What to produce:
Output the lines of the entries below beginning at the one with "Mom lifts infant" and ending with the last, exactly as written and without pictures.

Data listing:
============================================================
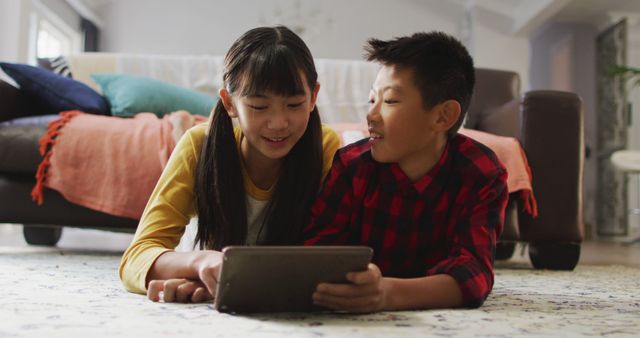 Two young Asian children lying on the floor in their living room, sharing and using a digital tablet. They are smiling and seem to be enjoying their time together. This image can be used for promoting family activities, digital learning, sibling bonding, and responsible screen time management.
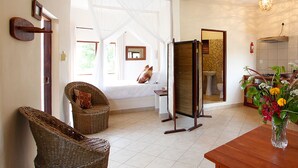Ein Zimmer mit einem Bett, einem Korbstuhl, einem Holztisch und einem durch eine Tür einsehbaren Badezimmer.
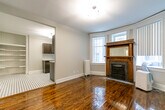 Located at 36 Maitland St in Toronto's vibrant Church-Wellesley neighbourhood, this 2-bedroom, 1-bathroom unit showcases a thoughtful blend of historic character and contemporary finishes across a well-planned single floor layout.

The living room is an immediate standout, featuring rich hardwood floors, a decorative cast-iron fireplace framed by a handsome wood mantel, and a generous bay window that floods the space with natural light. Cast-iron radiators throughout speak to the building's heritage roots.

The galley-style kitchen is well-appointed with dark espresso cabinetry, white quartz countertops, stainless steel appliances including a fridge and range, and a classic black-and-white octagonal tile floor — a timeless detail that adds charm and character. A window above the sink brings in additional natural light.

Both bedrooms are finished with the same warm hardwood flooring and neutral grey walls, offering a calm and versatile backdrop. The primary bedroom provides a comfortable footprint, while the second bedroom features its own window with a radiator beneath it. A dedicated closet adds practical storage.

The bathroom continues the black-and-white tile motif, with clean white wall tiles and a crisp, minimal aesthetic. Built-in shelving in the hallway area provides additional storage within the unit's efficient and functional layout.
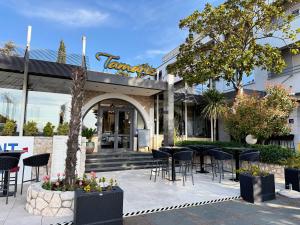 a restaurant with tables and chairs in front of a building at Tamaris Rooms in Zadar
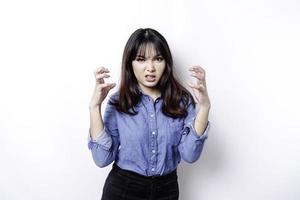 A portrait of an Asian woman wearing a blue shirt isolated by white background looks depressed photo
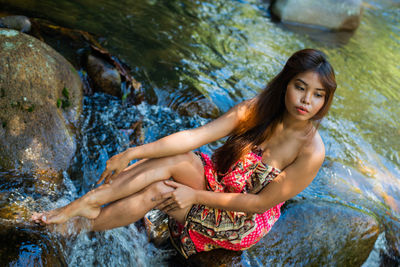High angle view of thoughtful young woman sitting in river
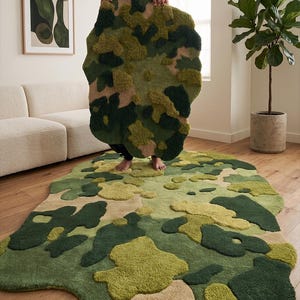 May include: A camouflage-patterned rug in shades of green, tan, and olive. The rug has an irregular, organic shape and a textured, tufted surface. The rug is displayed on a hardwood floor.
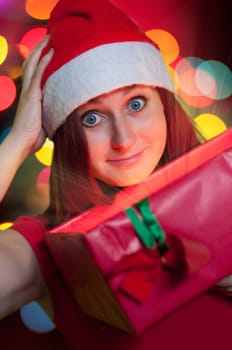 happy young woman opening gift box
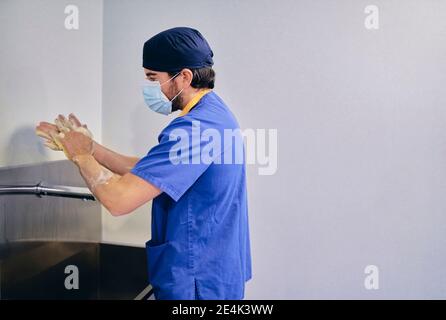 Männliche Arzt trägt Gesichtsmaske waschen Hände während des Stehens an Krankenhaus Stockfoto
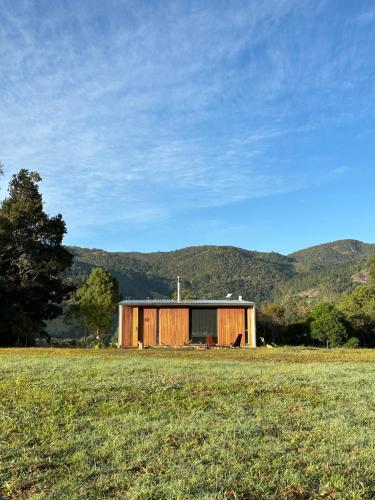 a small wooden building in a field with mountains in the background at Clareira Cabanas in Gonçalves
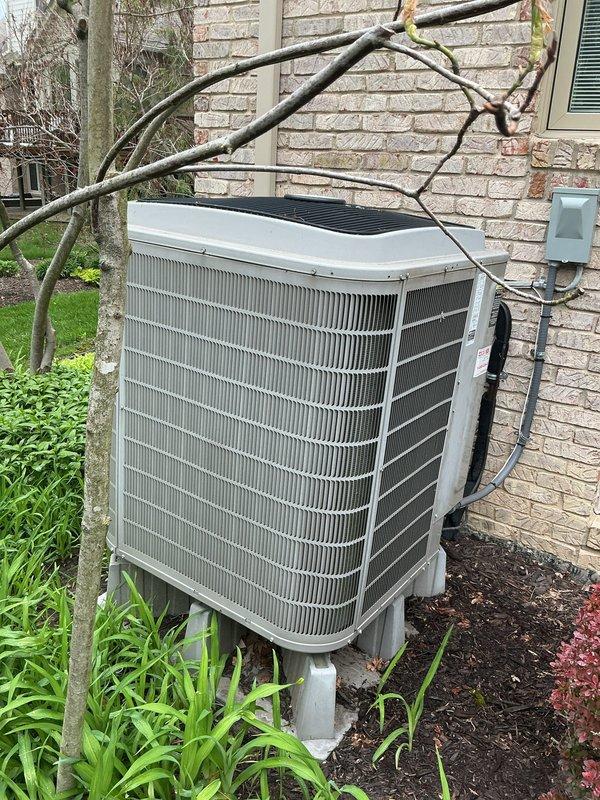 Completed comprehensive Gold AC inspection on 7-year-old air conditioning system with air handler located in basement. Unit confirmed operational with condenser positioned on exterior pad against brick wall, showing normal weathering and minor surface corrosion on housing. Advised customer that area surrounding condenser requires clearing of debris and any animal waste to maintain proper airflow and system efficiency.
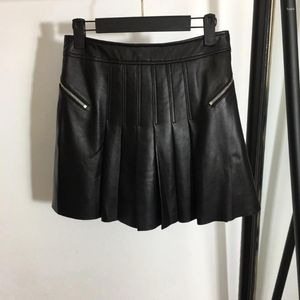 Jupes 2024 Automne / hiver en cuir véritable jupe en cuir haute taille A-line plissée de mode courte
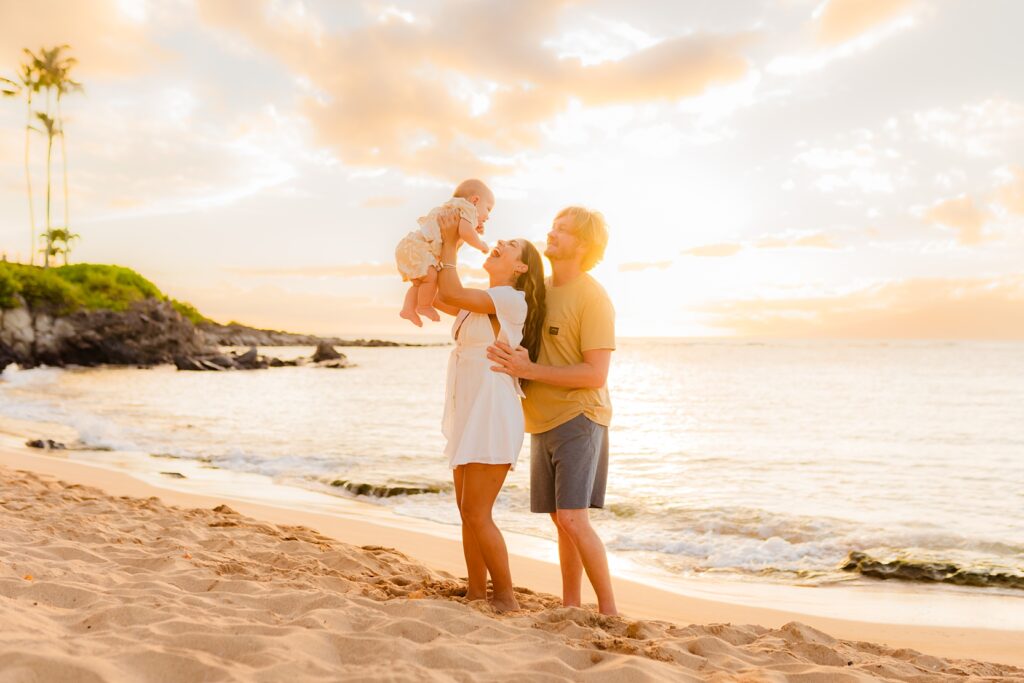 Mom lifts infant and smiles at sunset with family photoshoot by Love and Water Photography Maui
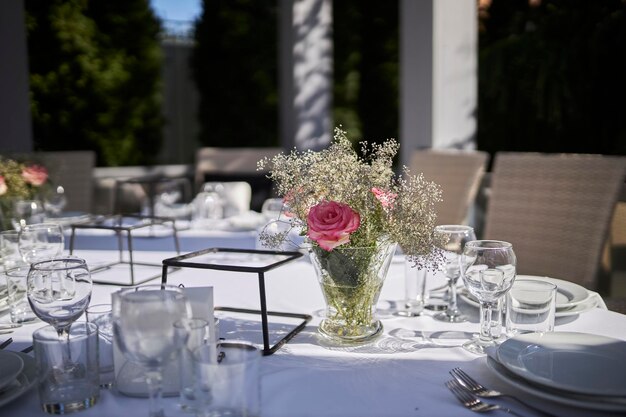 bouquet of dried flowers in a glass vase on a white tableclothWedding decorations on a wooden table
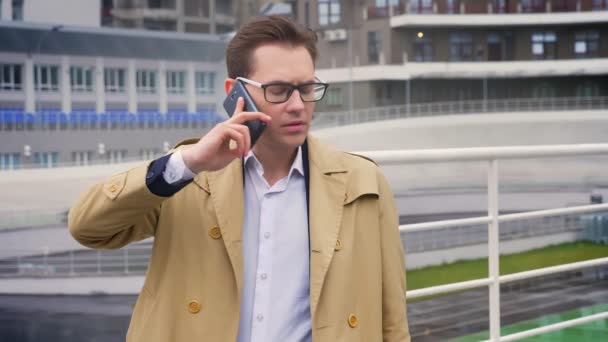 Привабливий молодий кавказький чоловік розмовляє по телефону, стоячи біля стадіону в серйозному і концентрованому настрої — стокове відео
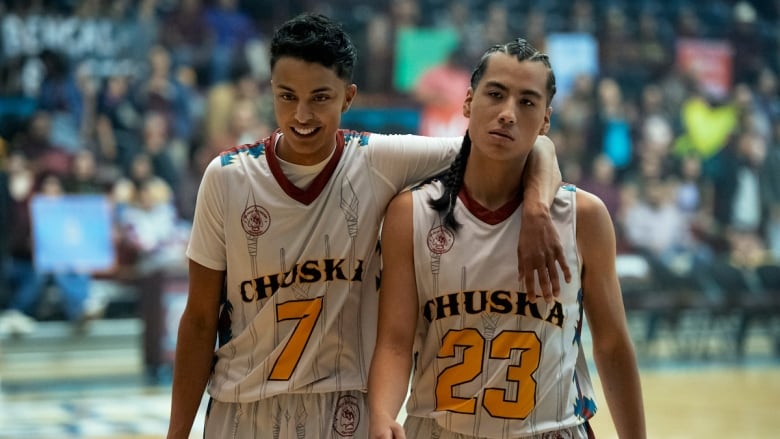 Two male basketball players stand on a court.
============================================================
Output of the exercise:
 Mom lifts infant and smiles at sunset with family photoshoot by Love and Water Photography Maui
 bouquet of dried flowers in a glass vase on a white tableclothWedding decorations on a wooden table
 Привабливий молодий кавказький чоловік розмовляє по телефону, стоячи біля стадіону в серйозному і концентрованому настрої — стокове відео
 Two male basketball players stand on a court.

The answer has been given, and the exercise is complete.